[Problem to solve] Each record is to be transcribed in full and exactly.

┄┄┄┄┄┄┄┄┄┄┄┄┄┄┄┄┄┄┄┄

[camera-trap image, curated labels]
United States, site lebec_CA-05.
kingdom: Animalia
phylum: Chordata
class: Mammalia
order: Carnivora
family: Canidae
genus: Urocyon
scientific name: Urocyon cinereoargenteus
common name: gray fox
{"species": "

┄┄┄┄┄┄┄┄┄┄┄┄┄┄┄┄┄┄┄┄

[Written answer]
[camera-trap image, curated labels]
United States, site lebec_CA-05.
kingdom: Animalia
phylum: Chordata
class: Mammalia
order: Carnivora
family: Canidae
genus: Urocyon
scientific name: Urocyon cinereoargenteus
common name: gray fox
{"species": "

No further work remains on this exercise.